● **Task requirements**:
All of the data must be output without alteration.

● **Material shown**:
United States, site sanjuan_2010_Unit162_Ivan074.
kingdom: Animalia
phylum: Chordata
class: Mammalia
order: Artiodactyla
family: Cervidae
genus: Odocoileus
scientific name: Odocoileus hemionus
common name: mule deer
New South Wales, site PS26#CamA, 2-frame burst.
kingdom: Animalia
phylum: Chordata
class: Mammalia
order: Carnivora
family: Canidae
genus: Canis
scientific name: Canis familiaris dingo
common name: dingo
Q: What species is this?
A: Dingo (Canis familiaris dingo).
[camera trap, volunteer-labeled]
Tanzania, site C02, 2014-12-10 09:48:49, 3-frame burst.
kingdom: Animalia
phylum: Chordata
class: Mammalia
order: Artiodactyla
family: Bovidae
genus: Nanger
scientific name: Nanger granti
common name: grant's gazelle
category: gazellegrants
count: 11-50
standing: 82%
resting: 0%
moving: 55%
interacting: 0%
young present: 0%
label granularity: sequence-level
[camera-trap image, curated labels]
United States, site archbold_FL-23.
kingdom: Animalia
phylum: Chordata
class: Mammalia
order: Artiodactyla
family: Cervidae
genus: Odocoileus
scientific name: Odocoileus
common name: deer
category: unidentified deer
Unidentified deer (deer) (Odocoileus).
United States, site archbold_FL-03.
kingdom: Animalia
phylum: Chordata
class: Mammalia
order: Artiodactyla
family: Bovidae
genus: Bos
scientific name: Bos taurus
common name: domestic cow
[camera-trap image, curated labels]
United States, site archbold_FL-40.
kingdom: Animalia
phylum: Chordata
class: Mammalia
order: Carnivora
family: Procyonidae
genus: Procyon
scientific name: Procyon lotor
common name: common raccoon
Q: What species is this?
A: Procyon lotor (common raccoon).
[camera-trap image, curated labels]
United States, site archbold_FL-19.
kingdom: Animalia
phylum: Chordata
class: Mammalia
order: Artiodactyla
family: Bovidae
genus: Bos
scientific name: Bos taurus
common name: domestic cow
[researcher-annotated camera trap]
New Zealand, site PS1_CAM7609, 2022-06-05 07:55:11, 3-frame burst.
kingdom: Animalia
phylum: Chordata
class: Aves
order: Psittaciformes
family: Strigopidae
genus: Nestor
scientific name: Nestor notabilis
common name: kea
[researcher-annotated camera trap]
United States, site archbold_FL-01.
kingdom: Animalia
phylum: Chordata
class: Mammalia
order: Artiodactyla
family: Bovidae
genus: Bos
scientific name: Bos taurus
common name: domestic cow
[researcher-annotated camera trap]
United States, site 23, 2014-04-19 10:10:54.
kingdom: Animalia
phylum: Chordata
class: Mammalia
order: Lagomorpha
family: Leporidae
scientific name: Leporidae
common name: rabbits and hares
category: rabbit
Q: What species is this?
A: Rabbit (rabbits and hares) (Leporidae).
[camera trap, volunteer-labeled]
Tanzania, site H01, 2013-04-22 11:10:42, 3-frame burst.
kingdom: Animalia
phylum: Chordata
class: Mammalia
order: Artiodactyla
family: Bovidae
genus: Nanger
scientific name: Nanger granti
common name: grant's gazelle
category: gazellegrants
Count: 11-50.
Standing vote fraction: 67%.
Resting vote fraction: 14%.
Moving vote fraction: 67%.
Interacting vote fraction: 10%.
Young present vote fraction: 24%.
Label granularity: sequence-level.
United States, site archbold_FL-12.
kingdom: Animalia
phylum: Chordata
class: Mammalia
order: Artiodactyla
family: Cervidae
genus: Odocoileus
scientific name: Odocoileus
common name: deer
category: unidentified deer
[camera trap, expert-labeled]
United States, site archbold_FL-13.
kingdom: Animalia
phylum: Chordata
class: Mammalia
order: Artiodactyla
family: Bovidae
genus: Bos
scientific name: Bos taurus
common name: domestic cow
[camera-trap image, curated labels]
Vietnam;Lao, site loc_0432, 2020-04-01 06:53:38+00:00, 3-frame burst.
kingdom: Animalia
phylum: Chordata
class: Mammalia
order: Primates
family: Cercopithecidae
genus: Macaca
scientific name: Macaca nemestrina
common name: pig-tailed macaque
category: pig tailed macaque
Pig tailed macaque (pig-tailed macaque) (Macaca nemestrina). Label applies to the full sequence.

● **Answer section**:
United States, site sanjuan_2010_Unit162_Ivan074.
kingdom: Animalia
phylum: Chordata
class: Mammalia
order: Artiodactyla
family: Cervidae
genus: Odocoileus
scientific name: Odocoileus hemionus
common name: mule deer
New South Wales, site PS26#CamA, 2-frame burst.
kingdom: Animalia
phylum: Chordata
class: Mammalia
order: Carnivora
family: Canidae
genus: Canis
scientific name: Canis familiaris dingo
common name: dingo
Q: What species is this?
A: Dingo (Canis familiaris dingo).
[camera trap, volunteer-labeled]
Tanzania, site C02, 2014-12-10 09:48:49, 3-frame burst.
kingdom: Animalia
phylum: Chordata
class: Mammalia
order: Artiodactyla
family: Bovidae
genus: Nanger
scientific name: Nanger granti
common name: grant's gazelle
category: gazellegrants
count: 11-50
standing: 82%
resting: 0%
moving: 55%
interacting: 0%
young present: 0%
label granularity: sequence-level
[camera-trap image, curated labels]
United States, site archbold_FL-23.
kingdom: Animalia
phylum: Chordata
class: Mammalia
order: Artiodactyla
family: Cervidae
genus: Odocoileus
scientific name: Odocoileus
common name: deer
category: unidentified deer
Unidentified deer (deer) (Odocoileus).
United States, site archbold_FL-03.
kingdom: Animalia
phylum: Chordata
class: Mammalia
order: Artiodactyla
family: Bovidae
genus: Bos
scientific name: Bos taurus
common name: domestic cow
[camera-trap image, curated labels]
United States, site archbold_FL-40.
kingdom: Animalia
phylum: Chordata
class: Mammalia
order: Carnivora
family: Procyonidae
genus: Procyon
scientific name: Procyon lotor
common name: common raccoon
Q: What species is this?
A: Procyon lotor (common raccoon).
[camera-trap image, curated labels]
United States, site archbold_FL-19.
kingdom: Animalia
phylum: Chordata
class: Mammalia
order: Artiodactyla
family: Bovidae
genus: Bos
scientific name: Bos taurus
common name: domestic cow
[researcher-annotated camera trap]
New Zealand, site PS1_CAM7609, 2022-06-05 07:55:11, 3-frame burst.
kingdom: Animalia
phylum: Chordata
class: Aves
order: Psittaciformes
family: Strigopidae
genus: Nestor
scientific name: Nestor notabilis
common name: kea
[researcher-annotated camera trap]
United States, site archbold_FL-01.
kingdom: Animalia
phylum: Chordata
class: Mammalia
order: Artiodactyla
family: Bovidae
genus: Bos
scientific name: Bos taurus
common name: domestic cow
[researcher-annotated camera trap]
United States, site 23, 2014-04-19 10:10:54.
kingdom: Animalia
phylum: Chordata
class: Mammalia
order: Lagomorpha
family: Leporidae
scientific name: Leporidae
common name: rabbits and hares
category: rabbit
Q: What species is this?
A: Rabbit (rabbits and hares) (Leporidae).
[camera trap, volunteer-labeled]
Tanzania, site H01, 2013-04-22 11:10:42, 3-frame burst.
kingdom: Animalia
phylum: Chordata
class: Mammalia
order: Artiodactyla
family: Bovidae
genus: Nanger
scientific name: Nanger granti
common name: grant's gazelle
category: gazellegrants
Count: 11-50.
Standing vote fraction: 67%.
Resting vote fraction: 14%.
Moving vote fraction: 67%.
Interacting vote fraction: 10%.
Young present vote fraction: 24%.
Label granularity: sequence-level.
United States, site archbold_FL-12.
kingdom: Animalia
phylum: Chordata
class: Mammalia
order: Artiodactyla
family: Cervidae
genus: Odocoileus
scientific name: Odocoileus
common name: deer
category: unidentified deer
[camera trap, expert-labeled]
United States, site archbold_FL-13.
kingdom: Animalia
phylum: Chordata
class: Mammalia
order: Artiodactyla
family: Bovidae
genus: Bos
scientific name: Bos taurus
common name: domestic cow
[camera-trap image, curated labels]
Vietnam;Lao, site loc_0432, 2020-04-01 06:53:38+00:00, 3-frame burst.
kingdom: Animalia
phylum: Chordata
class: Mammalia
order: Primates
family: Cercopithecidae
genus: Macaca
scientific name: Macaca nemestrina
common name: pig-tailed macaque
category: pig tailed macaque
Pig tailed macaque (pig-tailed macaque) (Macaca nemestrina). Label applies to the full sequence.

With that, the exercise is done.